WHAT YOU WILL DO:
1 - According to the document excerpt, how many hours of interviews does the Astan Qods Razavi Oral History Archives hold?
2 - Reproduce every line of the records that contains the string "Rect", matching it with case taken into account.

DOCUMENT EXCERPT:
▼
Concepts like life history, common history, community history, people's history, local history, oral local history, oral testimony, oral traditional history, oral tradition, folk history, oral folk history, and personal history are other concepts that can play a part in this linkage pretty well. There are always social topics where anthropologists, local historians and oral historians can cooperate. 
A local history research can never lead to an understanding of a given community without considering it past, so long as there is always a logical interrelationship between human psyche and historiography and studies of livelihoods of masses or a group of people in a certain period of history. All these considerations need to be accounted for in historical assessments of narrations and oral recollections.


Furthermore, a local history project can take into account social beliefs and psyche for localization or personification of narratives and oral traditions in anthropological studies.
It should be noted that with regards to the relationship between local history and anthropology, every place enjoys a specific space-time identity and local characteristic which can be partly drawn from common beliefs. By focusing on personal accounts with an empirical or historical nature, local history and folklore can reconstruct the history or culture of a locale by personalizing personal narratives even with a tint of legendry.


Negligence towards oral, unsubstantiated accounts and narratives is equal to ignoring individual and collective identities, historical anthropology and is disrespect towards people's understanding of their past life, behaviors and written heritage which are the foremost resources for reconstructing the past and oral traditions.


By and large, oral history can be exploited as a means for varied research grounds on people's history. Oral language replaces writing where emotions overcome reasonability; and people's history for people, common, unfettered historiography and presentation of people's life with all its merits and demerits in a certain historical period in a certain place can be both absorbing and set the ground for cooperation of oral history, local history and anthropology.


Astan Qods Razavi Oral History Archives with 13,000 hours of interviews on society and city studies is the greatest oral history archive on urban oral history in Iran where oral history projects based on anthropological data in a local history setting are being preserved and can be referred to by interested researchers.
▲
EXTRACTED ENTRIES:
▼
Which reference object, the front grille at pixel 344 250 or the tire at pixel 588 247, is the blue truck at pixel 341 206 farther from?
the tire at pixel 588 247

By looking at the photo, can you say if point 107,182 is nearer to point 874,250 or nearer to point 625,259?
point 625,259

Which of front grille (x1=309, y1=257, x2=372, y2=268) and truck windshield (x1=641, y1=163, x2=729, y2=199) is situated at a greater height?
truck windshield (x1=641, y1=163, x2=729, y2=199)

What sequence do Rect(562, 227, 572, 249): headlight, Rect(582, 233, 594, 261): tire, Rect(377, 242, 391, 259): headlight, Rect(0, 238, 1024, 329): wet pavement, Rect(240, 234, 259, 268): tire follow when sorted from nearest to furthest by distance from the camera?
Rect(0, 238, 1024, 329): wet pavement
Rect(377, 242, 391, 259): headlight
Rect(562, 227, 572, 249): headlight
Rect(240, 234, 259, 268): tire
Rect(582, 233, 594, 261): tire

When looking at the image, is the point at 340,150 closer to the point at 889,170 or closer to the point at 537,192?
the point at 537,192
▲
▼
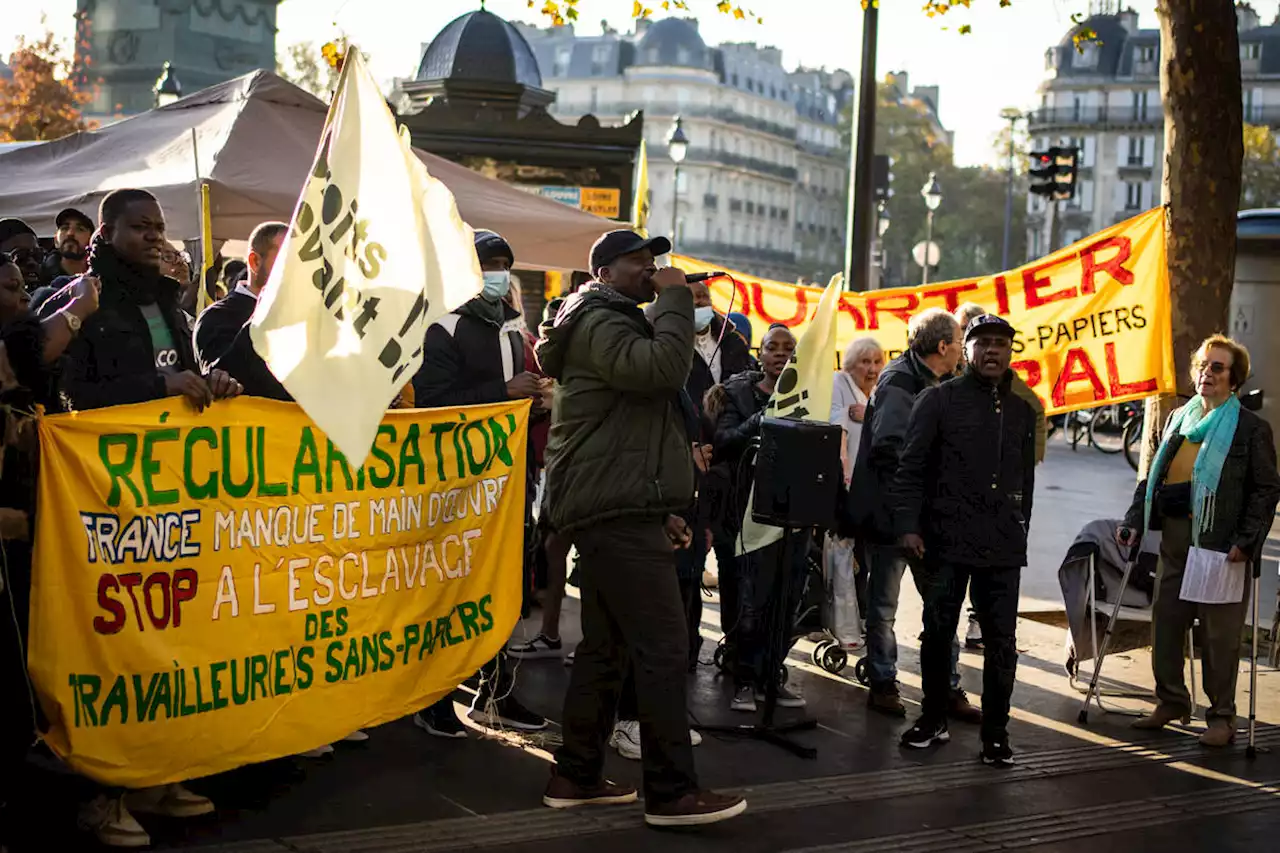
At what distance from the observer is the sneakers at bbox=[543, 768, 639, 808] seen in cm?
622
▲
RESPONSES PER TASK:
1 - 13,000 hours of interviews on society and city studies.

2 -
What sequence do Rect(562, 227, 572, 249): headlight, Rect(582, 233, 594, 261): tire, Rect(377, 242, 391, 259): headlight, Rect(0, 238, 1024, 329): wet pavement, Rect(240, 234, 259, 268): tire follow when sorted from nearest to furthest by distance from the camera?
Rect(0, 238, 1024, 329): wet pavement
Rect(377, 242, 391, 259): headlight
Rect(562, 227, 572, 249): headlight
Rect(240, 234, 259, 268): tire
Rect(582, 233, 594, 261): tire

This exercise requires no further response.